Alexandra Beek erklärte im Nachtcafé im SWR Fernsehen am 12.1. um 22.00 Uhr, wie einfach es ist, eine psychiatrische Fachärztin zu werden – und wie sie schlagartig zur Oberärztin beordert wurde. Mit der nun bekannt gemachten Gebrauchsanweisung von Alexandra Beek, könnten noch mehr Arbeitslose lernen, wie man die für so einen Job nötigen Dokumente perfekt herstellt.
Hier Youtube Video-Zitate aus der Sendung:

Wir berichteten bereits am 22. Juni 2017 über Alexandra Beeks phantastische Doktorarbeit, die zur Einstellung in die Berliner Forensik führte, siehe hier.
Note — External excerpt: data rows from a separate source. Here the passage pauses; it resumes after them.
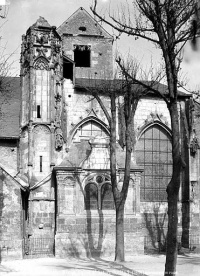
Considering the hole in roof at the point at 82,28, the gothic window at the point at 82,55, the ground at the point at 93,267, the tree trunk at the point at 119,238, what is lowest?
the ground at the point at 93,267

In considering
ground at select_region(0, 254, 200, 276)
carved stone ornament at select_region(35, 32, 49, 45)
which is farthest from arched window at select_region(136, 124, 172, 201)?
carved stone ornament at select_region(35, 32, 49, 45)

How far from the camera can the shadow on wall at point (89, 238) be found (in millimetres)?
23297

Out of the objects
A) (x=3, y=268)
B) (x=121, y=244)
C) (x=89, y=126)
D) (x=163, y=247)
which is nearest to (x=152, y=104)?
(x=89, y=126)

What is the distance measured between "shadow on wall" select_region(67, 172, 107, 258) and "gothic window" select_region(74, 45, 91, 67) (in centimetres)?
1283

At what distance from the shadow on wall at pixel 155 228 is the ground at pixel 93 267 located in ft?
14.7

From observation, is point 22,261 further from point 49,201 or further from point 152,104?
point 152,104

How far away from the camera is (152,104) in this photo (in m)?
29.1

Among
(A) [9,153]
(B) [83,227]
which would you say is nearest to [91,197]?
(B) [83,227]

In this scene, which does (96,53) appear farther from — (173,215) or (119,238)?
(173,215)

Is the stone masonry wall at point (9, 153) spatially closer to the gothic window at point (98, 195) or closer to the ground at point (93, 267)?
the gothic window at point (98, 195)

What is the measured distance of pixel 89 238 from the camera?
23.6 meters

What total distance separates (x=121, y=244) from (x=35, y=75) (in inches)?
396

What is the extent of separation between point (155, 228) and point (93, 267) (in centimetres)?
921

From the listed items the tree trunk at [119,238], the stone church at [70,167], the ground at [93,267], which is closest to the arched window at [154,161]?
the stone church at [70,167]
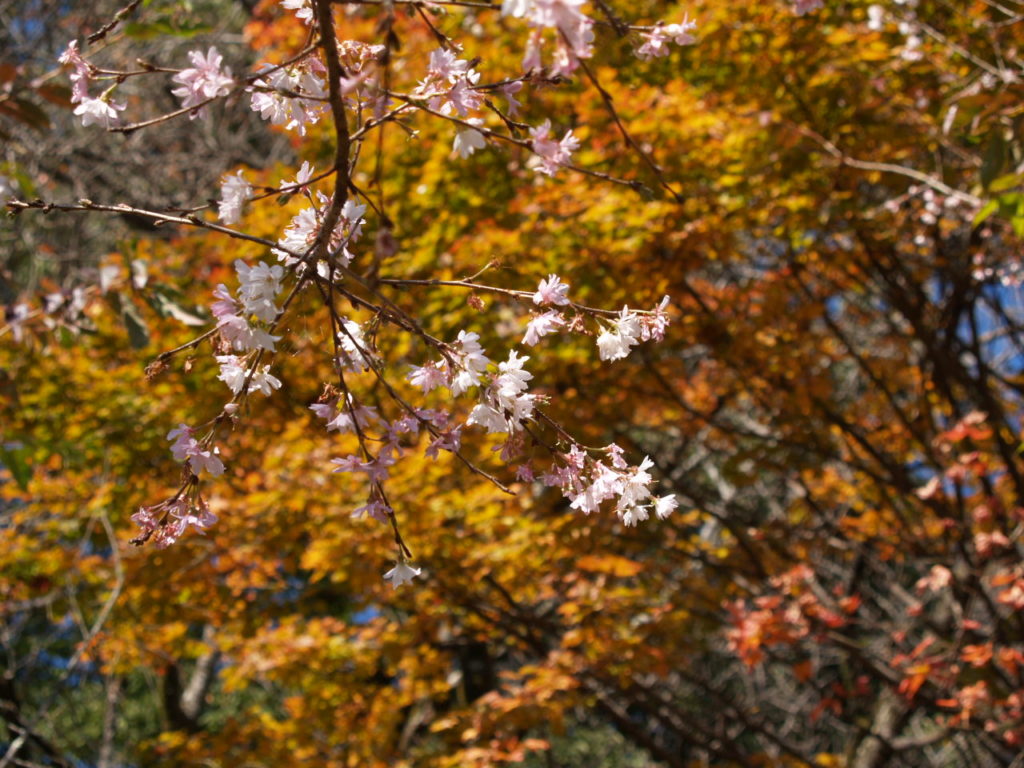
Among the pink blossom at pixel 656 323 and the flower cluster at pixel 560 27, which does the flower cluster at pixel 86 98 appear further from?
the pink blossom at pixel 656 323

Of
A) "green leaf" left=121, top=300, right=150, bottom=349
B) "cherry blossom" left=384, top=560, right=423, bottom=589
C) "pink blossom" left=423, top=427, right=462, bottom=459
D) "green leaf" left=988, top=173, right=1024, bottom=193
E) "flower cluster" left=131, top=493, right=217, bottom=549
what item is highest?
"green leaf" left=121, top=300, right=150, bottom=349

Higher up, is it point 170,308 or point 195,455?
point 170,308

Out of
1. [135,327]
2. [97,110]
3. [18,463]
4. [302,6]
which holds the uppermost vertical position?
[135,327]

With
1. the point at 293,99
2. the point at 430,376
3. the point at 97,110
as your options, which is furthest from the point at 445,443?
the point at 97,110

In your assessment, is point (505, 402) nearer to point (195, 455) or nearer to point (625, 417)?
point (195, 455)

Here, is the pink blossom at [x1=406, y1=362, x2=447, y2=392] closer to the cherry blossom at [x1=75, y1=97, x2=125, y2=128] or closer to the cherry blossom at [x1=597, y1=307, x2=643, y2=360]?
the cherry blossom at [x1=597, y1=307, x2=643, y2=360]

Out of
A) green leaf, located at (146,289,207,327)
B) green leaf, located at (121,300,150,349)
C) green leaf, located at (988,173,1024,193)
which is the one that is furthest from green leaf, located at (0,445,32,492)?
green leaf, located at (988,173,1024,193)

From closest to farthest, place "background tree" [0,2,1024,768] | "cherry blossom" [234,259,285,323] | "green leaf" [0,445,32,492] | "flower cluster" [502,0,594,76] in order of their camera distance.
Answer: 1. "flower cluster" [502,0,594,76]
2. "cherry blossom" [234,259,285,323]
3. "green leaf" [0,445,32,492]
4. "background tree" [0,2,1024,768]

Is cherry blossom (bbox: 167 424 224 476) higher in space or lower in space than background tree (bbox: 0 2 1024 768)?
lower

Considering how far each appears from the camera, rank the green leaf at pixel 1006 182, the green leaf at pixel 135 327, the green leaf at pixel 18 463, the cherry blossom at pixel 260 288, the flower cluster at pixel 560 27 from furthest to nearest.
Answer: the green leaf at pixel 135 327
the green leaf at pixel 18 463
the green leaf at pixel 1006 182
the cherry blossom at pixel 260 288
the flower cluster at pixel 560 27

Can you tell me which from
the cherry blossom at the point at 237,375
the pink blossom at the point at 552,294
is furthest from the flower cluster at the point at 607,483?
the cherry blossom at the point at 237,375

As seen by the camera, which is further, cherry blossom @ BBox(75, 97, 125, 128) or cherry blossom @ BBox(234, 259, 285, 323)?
cherry blossom @ BBox(75, 97, 125, 128)

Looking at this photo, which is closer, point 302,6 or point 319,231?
point 319,231

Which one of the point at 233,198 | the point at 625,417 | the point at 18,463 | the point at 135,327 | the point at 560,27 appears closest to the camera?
the point at 560,27
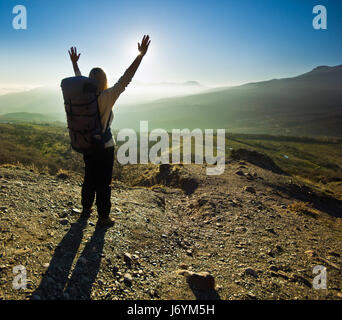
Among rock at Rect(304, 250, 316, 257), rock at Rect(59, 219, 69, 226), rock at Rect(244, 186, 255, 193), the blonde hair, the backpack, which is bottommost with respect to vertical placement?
rock at Rect(304, 250, 316, 257)

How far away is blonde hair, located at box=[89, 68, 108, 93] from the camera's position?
4.28m

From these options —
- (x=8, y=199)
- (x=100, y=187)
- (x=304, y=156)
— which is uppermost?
(x=100, y=187)

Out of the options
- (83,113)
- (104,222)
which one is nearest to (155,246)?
(104,222)

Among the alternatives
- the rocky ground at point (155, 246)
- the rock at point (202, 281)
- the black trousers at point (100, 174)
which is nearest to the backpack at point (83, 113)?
the black trousers at point (100, 174)

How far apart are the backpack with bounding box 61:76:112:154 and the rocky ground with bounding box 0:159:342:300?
1984 millimetres

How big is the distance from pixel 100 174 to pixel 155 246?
84.3 inches

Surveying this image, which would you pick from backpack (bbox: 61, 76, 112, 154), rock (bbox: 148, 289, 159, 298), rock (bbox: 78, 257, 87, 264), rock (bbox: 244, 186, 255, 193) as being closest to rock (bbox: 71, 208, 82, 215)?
rock (bbox: 78, 257, 87, 264)

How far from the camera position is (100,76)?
4.34 metres

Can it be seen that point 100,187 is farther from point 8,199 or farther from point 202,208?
point 202,208

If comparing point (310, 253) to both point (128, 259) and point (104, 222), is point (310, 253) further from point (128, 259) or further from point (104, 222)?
point (104, 222)

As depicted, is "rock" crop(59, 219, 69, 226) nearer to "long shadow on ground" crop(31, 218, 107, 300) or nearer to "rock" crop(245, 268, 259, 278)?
"long shadow on ground" crop(31, 218, 107, 300)
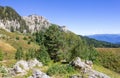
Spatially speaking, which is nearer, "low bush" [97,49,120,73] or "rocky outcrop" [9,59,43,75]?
"rocky outcrop" [9,59,43,75]

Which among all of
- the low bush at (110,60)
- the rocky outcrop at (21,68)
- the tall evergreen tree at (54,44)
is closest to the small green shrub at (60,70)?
the rocky outcrop at (21,68)

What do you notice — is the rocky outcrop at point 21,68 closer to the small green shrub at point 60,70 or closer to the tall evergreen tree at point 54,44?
the small green shrub at point 60,70

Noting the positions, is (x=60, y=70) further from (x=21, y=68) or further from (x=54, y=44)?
(x=54, y=44)

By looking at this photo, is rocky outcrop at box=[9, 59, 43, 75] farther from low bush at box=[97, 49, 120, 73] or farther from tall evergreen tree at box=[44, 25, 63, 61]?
low bush at box=[97, 49, 120, 73]

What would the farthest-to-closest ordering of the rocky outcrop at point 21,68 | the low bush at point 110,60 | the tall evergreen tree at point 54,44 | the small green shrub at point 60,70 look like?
the low bush at point 110,60, the tall evergreen tree at point 54,44, the rocky outcrop at point 21,68, the small green shrub at point 60,70

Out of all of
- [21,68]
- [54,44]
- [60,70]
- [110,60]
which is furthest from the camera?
[110,60]

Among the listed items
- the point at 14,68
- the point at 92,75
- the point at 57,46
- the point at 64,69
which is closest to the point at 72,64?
the point at 64,69

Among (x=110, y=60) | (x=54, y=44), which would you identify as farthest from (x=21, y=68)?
(x=110, y=60)

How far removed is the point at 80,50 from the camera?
73.7 meters

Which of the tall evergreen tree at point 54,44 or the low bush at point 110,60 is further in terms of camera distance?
the low bush at point 110,60

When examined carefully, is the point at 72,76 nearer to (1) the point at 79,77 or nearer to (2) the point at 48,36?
(1) the point at 79,77

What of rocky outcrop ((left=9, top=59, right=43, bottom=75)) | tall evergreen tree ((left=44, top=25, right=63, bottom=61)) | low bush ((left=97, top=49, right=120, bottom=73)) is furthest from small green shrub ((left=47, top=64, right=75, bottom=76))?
low bush ((left=97, top=49, right=120, bottom=73))

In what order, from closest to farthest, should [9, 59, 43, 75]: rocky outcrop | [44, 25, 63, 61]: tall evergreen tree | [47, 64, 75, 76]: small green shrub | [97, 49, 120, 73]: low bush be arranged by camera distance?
1. [47, 64, 75, 76]: small green shrub
2. [9, 59, 43, 75]: rocky outcrop
3. [44, 25, 63, 61]: tall evergreen tree
4. [97, 49, 120, 73]: low bush

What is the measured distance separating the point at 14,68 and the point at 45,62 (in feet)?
53.0
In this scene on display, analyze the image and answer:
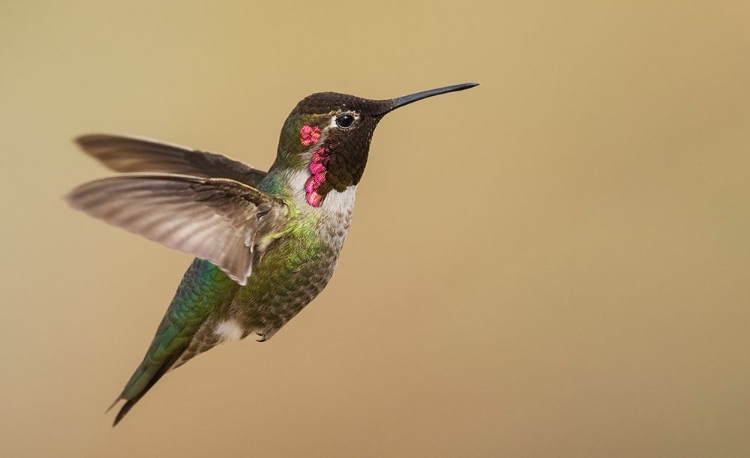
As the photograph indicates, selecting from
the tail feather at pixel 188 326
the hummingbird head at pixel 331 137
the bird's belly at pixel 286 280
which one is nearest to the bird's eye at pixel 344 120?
the hummingbird head at pixel 331 137

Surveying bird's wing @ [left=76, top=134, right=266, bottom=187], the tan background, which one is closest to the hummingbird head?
bird's wing @ [left=76, top=134, right=266, bottom=187]

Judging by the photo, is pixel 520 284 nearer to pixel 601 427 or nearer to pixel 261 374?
pixel 601 427

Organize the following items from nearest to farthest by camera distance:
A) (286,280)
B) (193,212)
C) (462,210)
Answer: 1. (193,212)
2. (286,280)
3. (462,210)

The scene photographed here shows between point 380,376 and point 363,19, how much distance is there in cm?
87

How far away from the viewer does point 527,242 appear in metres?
1.99

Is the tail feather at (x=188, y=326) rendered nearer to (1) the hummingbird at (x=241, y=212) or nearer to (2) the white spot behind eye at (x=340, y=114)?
(1) the hummingbird at (x=241, y=212)

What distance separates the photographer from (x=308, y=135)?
72 cm

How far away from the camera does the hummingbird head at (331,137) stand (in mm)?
694

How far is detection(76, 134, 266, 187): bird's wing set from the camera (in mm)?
Result: 769

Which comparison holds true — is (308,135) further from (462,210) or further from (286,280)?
(462,210)

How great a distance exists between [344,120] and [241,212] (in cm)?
12

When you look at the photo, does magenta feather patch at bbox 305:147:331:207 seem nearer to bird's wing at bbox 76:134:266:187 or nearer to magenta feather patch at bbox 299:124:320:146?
magenta feather patch at bbox 299:124:320:146

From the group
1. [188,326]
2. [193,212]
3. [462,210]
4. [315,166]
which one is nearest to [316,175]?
[315,166]

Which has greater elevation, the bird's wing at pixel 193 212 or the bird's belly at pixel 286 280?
the bird's wing at pixel 193 212
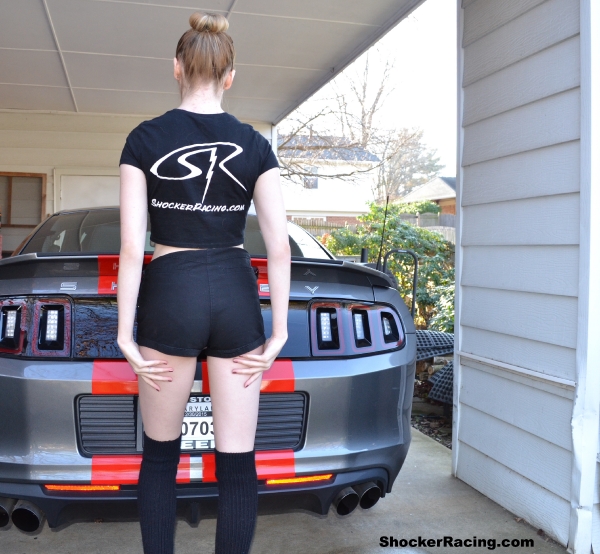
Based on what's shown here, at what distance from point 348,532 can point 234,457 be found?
126cm

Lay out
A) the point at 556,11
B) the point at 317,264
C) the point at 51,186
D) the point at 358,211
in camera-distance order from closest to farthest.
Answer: the point at 317,264
the point at 556,11
the point at 51,186
the point at 358,211

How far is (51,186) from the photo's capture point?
28.1ft

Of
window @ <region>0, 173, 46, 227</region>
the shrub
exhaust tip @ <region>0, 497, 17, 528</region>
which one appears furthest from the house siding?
window @ <region>0, 173, 46, 227</region>

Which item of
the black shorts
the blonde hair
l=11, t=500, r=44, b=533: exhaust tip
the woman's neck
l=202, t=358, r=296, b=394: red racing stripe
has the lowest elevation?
l=11, t=500, r=44, b=533: exhaust tip

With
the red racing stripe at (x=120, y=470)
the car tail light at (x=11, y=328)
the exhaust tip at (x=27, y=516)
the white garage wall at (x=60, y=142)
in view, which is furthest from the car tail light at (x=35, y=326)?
the white garage wall at (x=60, y=142)

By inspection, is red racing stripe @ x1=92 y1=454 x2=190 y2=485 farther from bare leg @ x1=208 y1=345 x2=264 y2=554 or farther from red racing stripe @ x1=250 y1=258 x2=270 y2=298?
red racing stripe @ x1=250 y1=258 x2=270 y2=298

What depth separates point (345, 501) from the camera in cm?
241

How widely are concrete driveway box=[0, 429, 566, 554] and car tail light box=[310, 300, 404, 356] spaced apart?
67 cm

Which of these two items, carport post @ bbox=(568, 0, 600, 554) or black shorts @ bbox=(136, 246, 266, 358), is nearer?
black shorts @ bbox=(136, 246, 266, 358)

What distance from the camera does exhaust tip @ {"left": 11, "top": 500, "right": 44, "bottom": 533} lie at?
2.18 m

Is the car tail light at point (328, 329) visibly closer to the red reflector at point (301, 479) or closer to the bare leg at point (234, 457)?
the red reflector at point (301, 479)

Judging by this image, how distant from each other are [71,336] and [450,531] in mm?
1838

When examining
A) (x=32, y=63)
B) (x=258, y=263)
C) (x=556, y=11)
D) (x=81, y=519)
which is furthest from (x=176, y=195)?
(x=32, y=63)

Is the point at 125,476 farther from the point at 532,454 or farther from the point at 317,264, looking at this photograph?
the point at 532,454
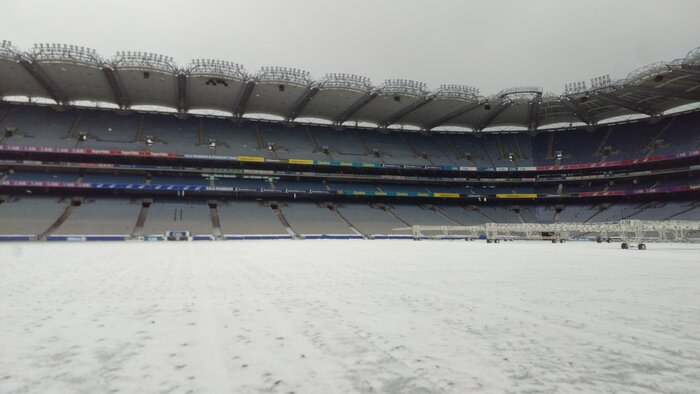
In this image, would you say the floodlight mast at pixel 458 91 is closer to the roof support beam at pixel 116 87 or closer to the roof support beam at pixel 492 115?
the roof support beam at pixel 492 115

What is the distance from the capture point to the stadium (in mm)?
2822

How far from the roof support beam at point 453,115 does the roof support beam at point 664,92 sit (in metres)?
17.0

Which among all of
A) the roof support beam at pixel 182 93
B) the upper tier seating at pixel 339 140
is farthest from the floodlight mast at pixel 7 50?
the roof support beam at pixel 182 93

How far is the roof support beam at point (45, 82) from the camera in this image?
124 ft

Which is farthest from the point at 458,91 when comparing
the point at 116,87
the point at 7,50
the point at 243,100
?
the point at 7,50

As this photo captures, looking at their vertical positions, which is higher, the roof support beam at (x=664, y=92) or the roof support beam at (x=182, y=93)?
the roof support beam at (x=182, y=93)

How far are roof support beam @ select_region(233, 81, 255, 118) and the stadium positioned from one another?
49 centimetres

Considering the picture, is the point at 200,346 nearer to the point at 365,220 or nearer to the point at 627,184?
the point at 365,220

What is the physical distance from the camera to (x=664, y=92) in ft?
148

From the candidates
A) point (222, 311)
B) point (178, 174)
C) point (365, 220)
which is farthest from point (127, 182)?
point (222, 311)

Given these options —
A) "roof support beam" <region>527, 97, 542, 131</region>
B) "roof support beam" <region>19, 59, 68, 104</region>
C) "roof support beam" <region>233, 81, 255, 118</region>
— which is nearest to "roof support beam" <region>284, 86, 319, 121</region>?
"roof support beam" <region>233, 81, 255, 118</region>

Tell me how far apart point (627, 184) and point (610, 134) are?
8.31 m

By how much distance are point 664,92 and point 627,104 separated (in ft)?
15.6

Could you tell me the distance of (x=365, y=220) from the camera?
51.7 meters
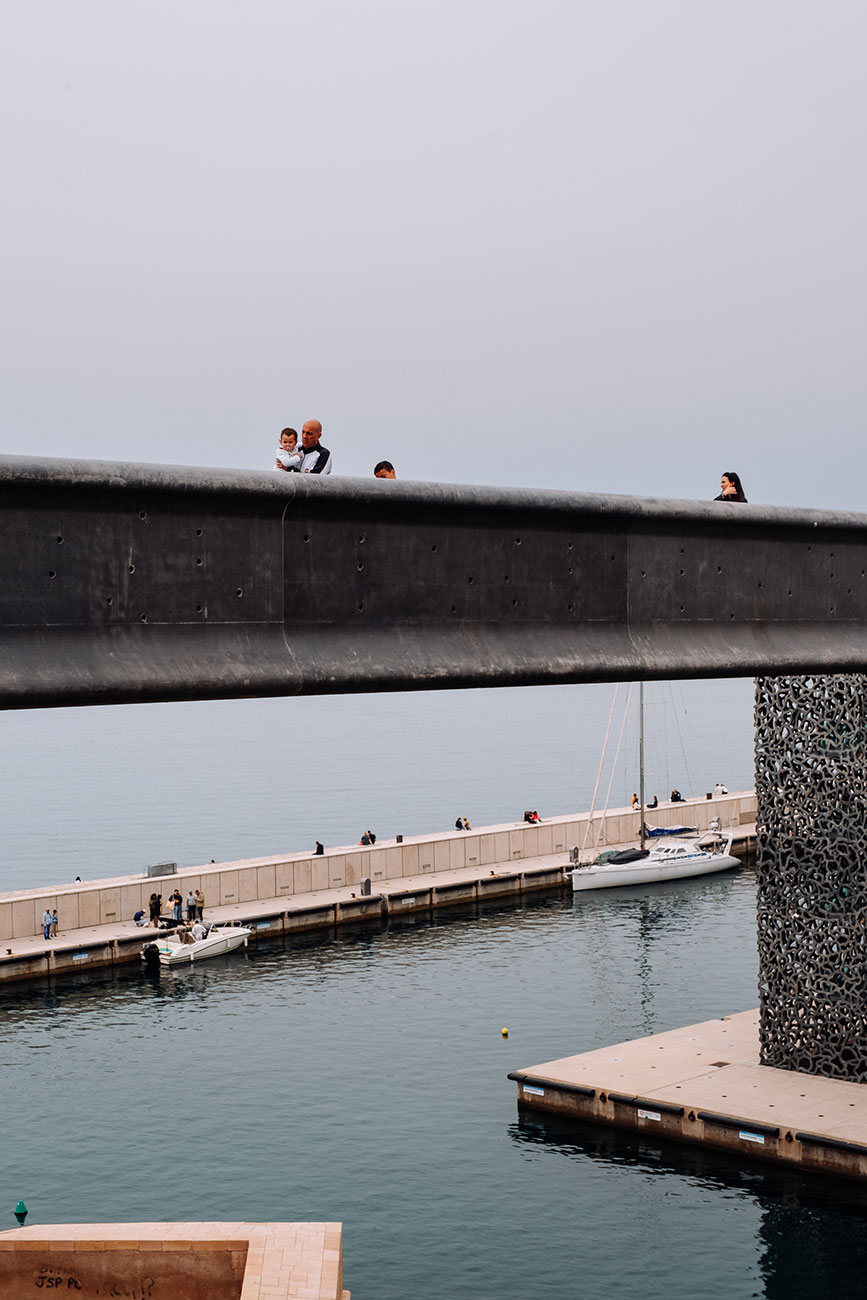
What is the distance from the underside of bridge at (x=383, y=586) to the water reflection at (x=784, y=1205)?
15256 millimetres

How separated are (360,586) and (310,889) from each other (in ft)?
161

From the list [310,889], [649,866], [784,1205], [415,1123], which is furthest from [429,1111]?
[649,866]

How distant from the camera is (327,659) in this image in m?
10.9

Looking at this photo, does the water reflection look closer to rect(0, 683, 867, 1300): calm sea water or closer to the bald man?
rect(0, 683, 867, 1300): calm sea water

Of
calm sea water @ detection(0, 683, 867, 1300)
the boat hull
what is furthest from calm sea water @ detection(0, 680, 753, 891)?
the boat hull

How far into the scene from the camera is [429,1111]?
36.0 metres

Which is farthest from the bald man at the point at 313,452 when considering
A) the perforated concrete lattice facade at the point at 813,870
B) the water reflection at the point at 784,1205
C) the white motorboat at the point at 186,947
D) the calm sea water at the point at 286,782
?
the calm sea water at the point at 286,782

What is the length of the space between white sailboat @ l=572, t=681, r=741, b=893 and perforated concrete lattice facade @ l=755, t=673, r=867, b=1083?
3352 cm

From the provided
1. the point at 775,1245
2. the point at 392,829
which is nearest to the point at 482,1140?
the point at 775,1245

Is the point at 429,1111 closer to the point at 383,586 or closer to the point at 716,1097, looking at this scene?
the point at 716,1097

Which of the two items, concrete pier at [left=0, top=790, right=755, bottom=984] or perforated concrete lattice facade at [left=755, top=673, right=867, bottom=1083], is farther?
concrete pier at [left=0, top=790, right=755, bottom=984]

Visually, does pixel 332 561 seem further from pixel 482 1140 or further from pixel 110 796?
pixel 110 796

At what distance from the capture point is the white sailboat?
6444cm

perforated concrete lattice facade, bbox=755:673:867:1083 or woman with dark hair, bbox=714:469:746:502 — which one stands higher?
woman with dark hair, bbox=714:469:746:502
Alexandra Beek: „Die haben gefragt: „Worüber haben Sie denn promoviert? Wie hieß denn das Thema?“ Dann habe ich gesagt: „Grenzen und Möglichkeiten moderner Psychopharmakotherapie am Beispiel schizophrenen Residiuums“.“
ZDF: „Alexandra schildert Versuche, die sie sich nur ausgedacht hat. Die Reaktion des Fachgremiums überrascht Alexandra selbst.“
Alexandra Beek: „Dann wollten sie wissen, wie das Ergebnis war, dann habe ich gesagt: „Bei Menschen, die so lange hoch dosiert diese Medikamente genommen haben, hätte sich an deren Befinden nichts verändert. Auch ohne Medikamente nicht.“  Da wären sie ganz begeistert davon – das wäre ein wissenschaftlicher Durchbruch gewesen und interessant wohl.“
ZDF fragt: „Wollten sie die Doktorarbeit sehen?“
Alexandra Beek: „Nein – die gab’s ja auch nicht!“

In einer Psychiatrie ist also sowohl das Rosenhan Experiment mit den „Simulanten“ auf der Patientenseite, als auch das sog. „Postel-Experiment“ mit „Simulaten“ auf der Ärzteseite  jederzeit wiederholbar. Einfach deshalb, weil es gar keine psychische Krankheit gibt und so auch kein ärztliches Spezialwissen darüber geben kann. Dieses „Wissen“ wird von Psychiatern nur vorgetäuscht. Tatsächlich ist es ein Scheinwissen, besser ein Wortgestöber oder psychiatrischer Diagnonsens.
Besonders pikant war das Dritte „Postel-Experiment„: die perfekte „Ex-In“ Karriere von Henry T. vom behandelten „Psychisch Kranken“ zu einem Psychiater. Und er verdiente dabei 15 Monate lang monatlich 4300,- € brutto!  Wir berichteten darüber am 26. Oktober letzten Jahres, siehe hier.

Wir danken allen Dreien für ihren aufklärerischen Einsatz.